> _Requirements_
Rewrite the records as a numbered list, starting at the line containing "By elevation, which" and ending with the line containing "Of the two, the", both included. Omit blank lines.

(Records contained in a dataset)
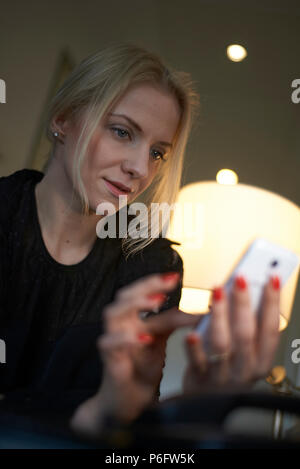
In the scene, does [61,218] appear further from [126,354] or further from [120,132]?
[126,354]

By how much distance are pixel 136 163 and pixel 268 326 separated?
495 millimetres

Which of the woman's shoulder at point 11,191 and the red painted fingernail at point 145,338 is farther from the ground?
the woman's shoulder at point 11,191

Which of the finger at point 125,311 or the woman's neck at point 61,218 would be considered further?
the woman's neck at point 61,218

---

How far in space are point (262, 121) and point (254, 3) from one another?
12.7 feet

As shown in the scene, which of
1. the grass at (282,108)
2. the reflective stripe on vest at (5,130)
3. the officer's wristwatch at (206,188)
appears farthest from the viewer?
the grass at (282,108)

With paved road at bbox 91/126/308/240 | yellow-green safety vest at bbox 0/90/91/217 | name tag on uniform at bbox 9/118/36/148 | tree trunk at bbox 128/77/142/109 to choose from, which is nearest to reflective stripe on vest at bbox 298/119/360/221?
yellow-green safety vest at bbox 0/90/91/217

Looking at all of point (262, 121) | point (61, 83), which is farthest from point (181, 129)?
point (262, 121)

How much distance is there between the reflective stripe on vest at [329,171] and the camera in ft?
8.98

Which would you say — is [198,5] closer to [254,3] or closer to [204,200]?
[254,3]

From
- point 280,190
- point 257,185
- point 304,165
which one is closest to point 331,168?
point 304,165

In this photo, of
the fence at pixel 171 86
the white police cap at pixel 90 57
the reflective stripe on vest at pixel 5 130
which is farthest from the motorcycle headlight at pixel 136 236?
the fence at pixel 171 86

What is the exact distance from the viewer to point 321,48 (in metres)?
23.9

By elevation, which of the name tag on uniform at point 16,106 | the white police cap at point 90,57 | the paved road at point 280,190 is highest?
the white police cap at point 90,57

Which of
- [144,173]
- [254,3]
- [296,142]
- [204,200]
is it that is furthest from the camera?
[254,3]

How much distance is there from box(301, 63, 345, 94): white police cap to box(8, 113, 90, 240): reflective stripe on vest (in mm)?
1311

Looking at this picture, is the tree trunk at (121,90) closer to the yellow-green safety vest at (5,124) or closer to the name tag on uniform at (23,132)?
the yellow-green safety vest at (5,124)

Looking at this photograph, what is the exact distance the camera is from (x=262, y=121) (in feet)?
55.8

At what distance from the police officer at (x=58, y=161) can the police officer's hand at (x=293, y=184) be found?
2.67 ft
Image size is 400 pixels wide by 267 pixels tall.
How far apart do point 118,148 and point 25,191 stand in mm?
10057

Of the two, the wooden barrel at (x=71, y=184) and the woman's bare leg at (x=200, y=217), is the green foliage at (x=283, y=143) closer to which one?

> _Answer to the problem_
1. By elevation, which of the name tag on uniform at point 16,106 | the white police cap at point 90,57 | the paved road at point 280,190 is highest?
2. the white police cap at point 90,57
3. Which of
4. - [144,173]
5. - [254,3]
6. - [296,142]
7. - [204,200]
8. is it that is furthest from the camera?
9. [254,3]
10. How much distance is there from box(301, 63, 345, 94): white police cap to box(8, 113, 90, 240): reflective stripe on vest (in mm)?
11. 1311
12. Looking at this picture, is the tree trunk at (121,90) closer to the yellow-green safety vest at (5,124) or closer to the name tag on uniform at (23,132)?
13. the yellow-green safety vest at (5,124)
14. Looking at this photograph, what is the exact distance the camera is from (x=262, y=121) (in feet)?
15. 55.8
16. At what distance from the police officer at (x=58, y=161) can the police officer's hand at (x=293, y=184) be found?
17. 2.67 ft
18. Image size is 400 pixels wide by 267 pixels tall.
19. How far apart do point 118,148 and point 25,191 stand in mm?
20. 10057
21. Of the two, the wooden barrel at (x=71, y=184) and the woman's bare leg at (x=200, y=217), is the green foliage at (x=283, y=143) closer to which one?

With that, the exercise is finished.